James Burnside

Fri Sep 23 2022

Classifying shots in tennis using a Wearable

This article discusses a fun project I had: Creating a wearable device that could classify tennis shots. For this project I just looked at classifying forehands and backhands. Check out a commercialized video of the project below to see it in action!

Device Used

I used MbientLab's MetaWear CPro - an IMU unit that could stream gyroscope, accelerometer, and magnetometer data over bluetooth. It also had a built-in battery and a micro-USB port for charging.

Note: IMU stands for inertial measurement unit. It is a combination of sensors that measure acceleration, angular velocity, and magnetic field. Most smartwatches all have this capability.

Collecting Training Data

The data collected was the raw gyroscope, accelerometer, and magnetometer against time for forehands and backhands. I collected the data one night from my local tennis club. I had players wear the IMU band while I streamed the data to a laptop. I had them hit 10 forehands and backhands and manually clicked to record and classify the shot while they were playing.

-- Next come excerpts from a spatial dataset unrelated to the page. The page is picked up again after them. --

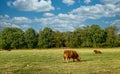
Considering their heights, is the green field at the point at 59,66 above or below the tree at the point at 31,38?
below

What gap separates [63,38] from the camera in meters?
130

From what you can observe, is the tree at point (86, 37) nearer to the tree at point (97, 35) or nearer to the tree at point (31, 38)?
the tree at point (97, 35)

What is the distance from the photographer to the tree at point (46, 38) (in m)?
127

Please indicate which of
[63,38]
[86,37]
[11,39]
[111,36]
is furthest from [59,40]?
[111,36]

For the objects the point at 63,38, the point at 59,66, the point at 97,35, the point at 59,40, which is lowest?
the point at 59,66

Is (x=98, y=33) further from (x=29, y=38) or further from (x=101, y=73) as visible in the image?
(x=101, y=73)

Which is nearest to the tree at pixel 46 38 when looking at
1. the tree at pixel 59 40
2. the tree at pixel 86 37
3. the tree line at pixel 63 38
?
the tree line at pixel 63 38

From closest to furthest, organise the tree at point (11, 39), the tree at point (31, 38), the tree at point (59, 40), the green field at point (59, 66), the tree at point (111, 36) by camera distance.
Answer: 1. the green field at point (59, 66)
2. the tree at point (111, 36)
3. the tree at point (11, 39)
4. the tree at point (31, 38)
5. the tree at point (59, 40)

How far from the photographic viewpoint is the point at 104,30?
420ft

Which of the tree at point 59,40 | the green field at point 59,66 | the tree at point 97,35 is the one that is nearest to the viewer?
the green field at point 59,66

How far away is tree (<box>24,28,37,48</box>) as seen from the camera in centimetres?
12606

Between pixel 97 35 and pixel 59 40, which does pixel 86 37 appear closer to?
pixel 97 35

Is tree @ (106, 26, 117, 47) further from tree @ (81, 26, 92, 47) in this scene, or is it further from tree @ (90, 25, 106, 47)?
tree @ (81, 26, 92, 47)

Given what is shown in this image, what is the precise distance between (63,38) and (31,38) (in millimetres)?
16460
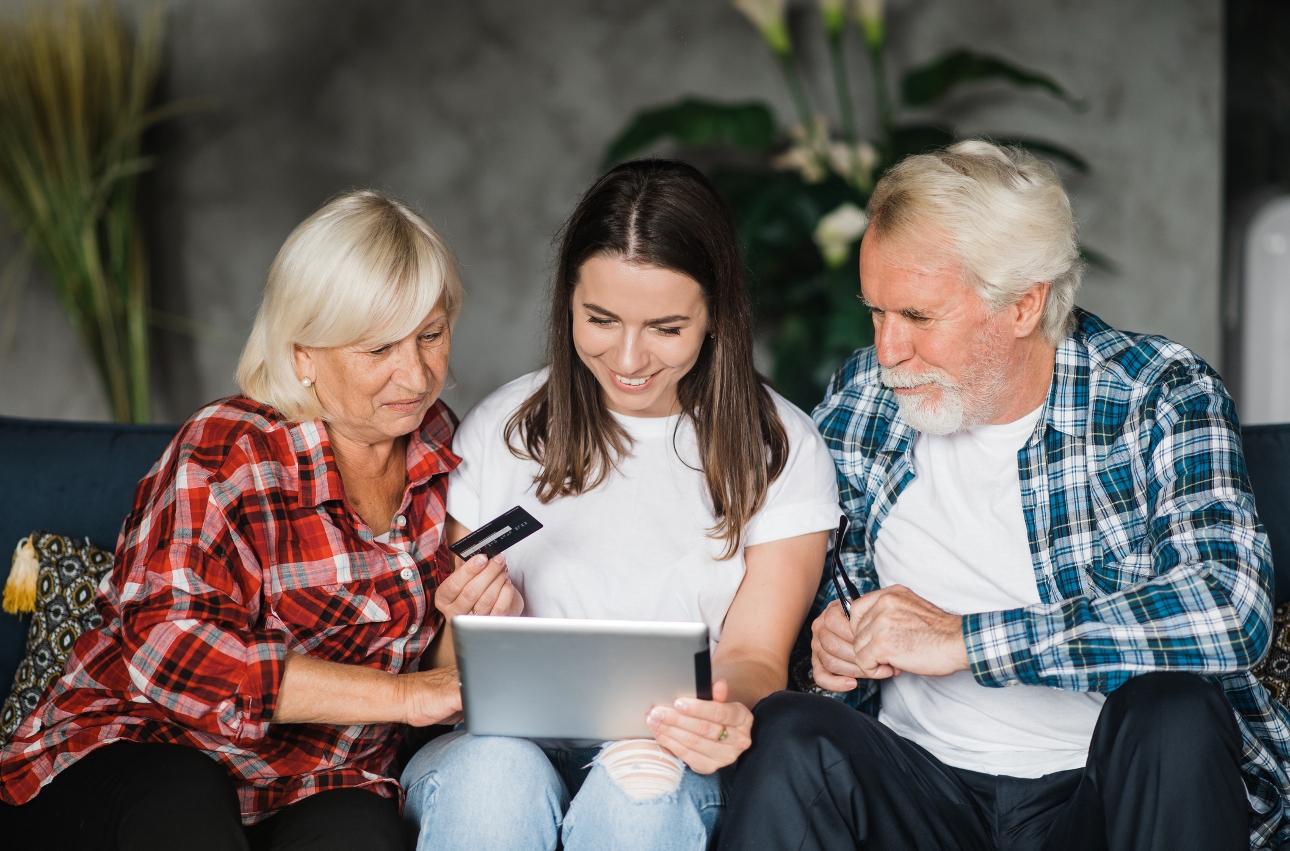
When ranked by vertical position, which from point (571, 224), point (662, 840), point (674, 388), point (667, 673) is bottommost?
point (662, 840)

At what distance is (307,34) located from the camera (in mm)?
3234

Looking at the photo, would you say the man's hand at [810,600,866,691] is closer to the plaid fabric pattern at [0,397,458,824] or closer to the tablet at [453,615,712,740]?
the tablet at [453,615,712,740]

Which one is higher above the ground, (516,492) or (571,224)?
(571,224)

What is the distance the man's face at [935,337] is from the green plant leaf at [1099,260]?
143 centimetres

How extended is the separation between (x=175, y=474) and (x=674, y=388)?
738mm

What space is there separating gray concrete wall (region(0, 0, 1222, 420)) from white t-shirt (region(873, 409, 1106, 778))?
1.87 m

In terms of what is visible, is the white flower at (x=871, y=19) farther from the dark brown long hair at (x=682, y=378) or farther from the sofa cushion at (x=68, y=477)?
the sofa cushion at (x=68, y=477)

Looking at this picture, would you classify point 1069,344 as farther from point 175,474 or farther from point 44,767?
point 44,767

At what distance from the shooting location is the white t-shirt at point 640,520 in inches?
67.2

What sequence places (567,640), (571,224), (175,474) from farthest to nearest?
(571,224)
(175,474)
(567,640)

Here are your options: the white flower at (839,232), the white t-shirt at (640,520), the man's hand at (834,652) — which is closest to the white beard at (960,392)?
the white t-shirt at (640,520)

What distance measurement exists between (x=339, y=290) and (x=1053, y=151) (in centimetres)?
221

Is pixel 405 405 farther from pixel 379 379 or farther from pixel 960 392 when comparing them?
pixel 960 392

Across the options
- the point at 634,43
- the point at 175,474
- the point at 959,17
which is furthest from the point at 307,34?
the point at 175,474
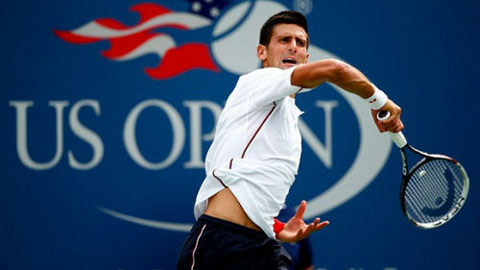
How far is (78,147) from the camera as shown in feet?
14.5

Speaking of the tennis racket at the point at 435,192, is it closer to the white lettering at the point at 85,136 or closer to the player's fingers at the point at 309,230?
the player's fingers at the point at 309,230

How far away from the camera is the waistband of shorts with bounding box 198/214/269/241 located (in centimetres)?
319

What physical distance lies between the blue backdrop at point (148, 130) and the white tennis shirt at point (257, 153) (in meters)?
1.22

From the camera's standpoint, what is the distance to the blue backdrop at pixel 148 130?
4418 millimetres

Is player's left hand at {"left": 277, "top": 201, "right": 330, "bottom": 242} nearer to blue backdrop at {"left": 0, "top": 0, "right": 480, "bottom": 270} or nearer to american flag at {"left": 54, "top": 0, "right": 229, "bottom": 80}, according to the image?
blue backdrop at {"left": 0, "top": 0, "right": 480, "bottom": 270}

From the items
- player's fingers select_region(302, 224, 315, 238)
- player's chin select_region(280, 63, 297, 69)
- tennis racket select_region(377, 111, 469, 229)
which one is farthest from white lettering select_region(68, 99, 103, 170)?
tennis racket select_region(377, 111, 469, 229)

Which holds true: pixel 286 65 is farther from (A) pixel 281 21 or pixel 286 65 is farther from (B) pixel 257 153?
(B) pixel 257 153

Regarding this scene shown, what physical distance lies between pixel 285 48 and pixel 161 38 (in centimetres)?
118

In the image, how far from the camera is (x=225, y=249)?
125 inches

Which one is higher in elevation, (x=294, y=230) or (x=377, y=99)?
(x=377, y=99)

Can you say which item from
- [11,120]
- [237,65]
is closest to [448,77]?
[237,65]

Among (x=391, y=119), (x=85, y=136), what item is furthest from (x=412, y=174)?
(x=85, y=136)

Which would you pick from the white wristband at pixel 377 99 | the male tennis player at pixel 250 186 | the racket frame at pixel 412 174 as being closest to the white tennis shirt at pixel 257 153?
the male tennis player at pixel 250 186

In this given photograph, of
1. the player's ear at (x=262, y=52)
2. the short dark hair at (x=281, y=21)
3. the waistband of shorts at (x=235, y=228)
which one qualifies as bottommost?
the waistband of shorts at (x=235, y=228)
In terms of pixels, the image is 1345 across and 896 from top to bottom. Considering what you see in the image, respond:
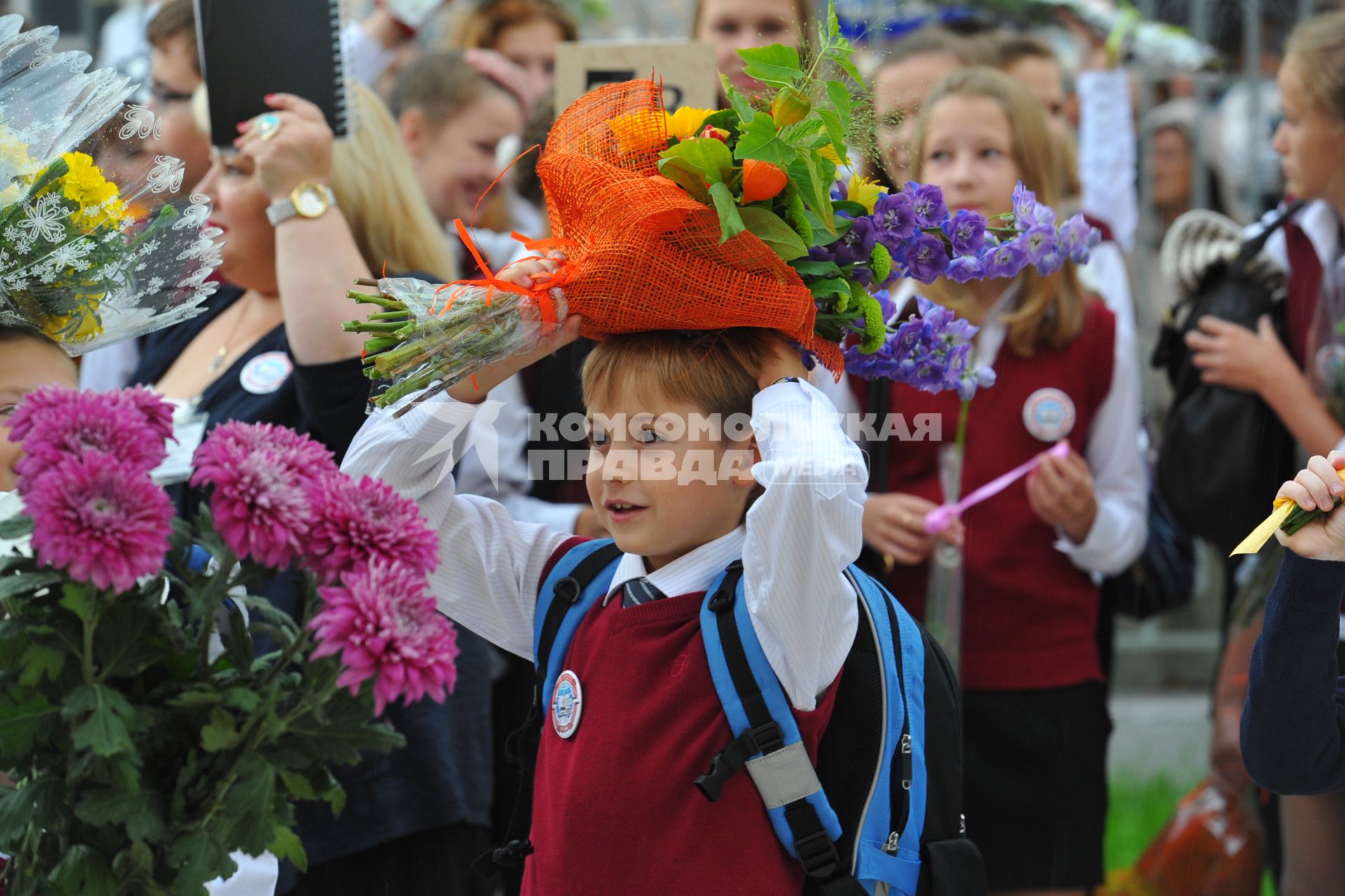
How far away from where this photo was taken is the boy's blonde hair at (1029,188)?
11.3 feet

Analyzing the collected data

First, to ensure data collected was consistent, the data being streamed off the device was measured for packet loss. The operating sample rates for the MetaWear CPro were 1600Hz (accelerometer), 1600Hz (gyroscope) and 25Hz (magnetometer) and found to have a packet loss of ~4% over bluetooth - which was minor enough at such high operating frequencies to continue.

Table showing packet loss when collecting data
Figure 1: Collected training data

Next, I wanted to see how the data looked when plotted. Here is the accelerometer, gyroscope, and magnetometer data of a rally plotted against time.

Graph showing raw accelerometer, gyroscope, and magnetometer data against time from a tennis rally
Figure 2: Data from one rally

Smoothing noisy data

The data was noisy, so I compared some common smoothing algorithms to see what results I could get.

Diagram showing the effect of different smoothing algorithms
Figure 3: Smoothing collecting data

Ultimately the Savitzky-Golay filter gave the most pronounced signal-to-noise ratio while not over-smoothing the data, so I applied that to the data going forward for the rest of the project.

Shot Detection

The first step in shot recognition was to detect what was a "shot" from the IMU data, i.e. what window of data corresponded to a forehand or a backhand vs the player simply running around. My goal was to write an algorithm that would detect 100% of shots (including false positives), then filter the false positives. After a few explorations of the data, I found that the accelerometer data was the most useful for detecting when in a rally a shot was occuring due to the distinct peaks and shape of the data and to the following hypothesis:

"When a shot occurs there is a distinct spike in accelerometer data in each x,y,z dimension. This spike is consistently larger than at other points within the rally. Therefore, a potential shot occurs when the magnitude of the accelerometer data exceeds a threshold β1. Shot intervals are defined as the ω-temporal window between the two minima values below a threshold β2 surrounding this spike. ω must exceed a given threshold for the window of data to be classed as a potential shot."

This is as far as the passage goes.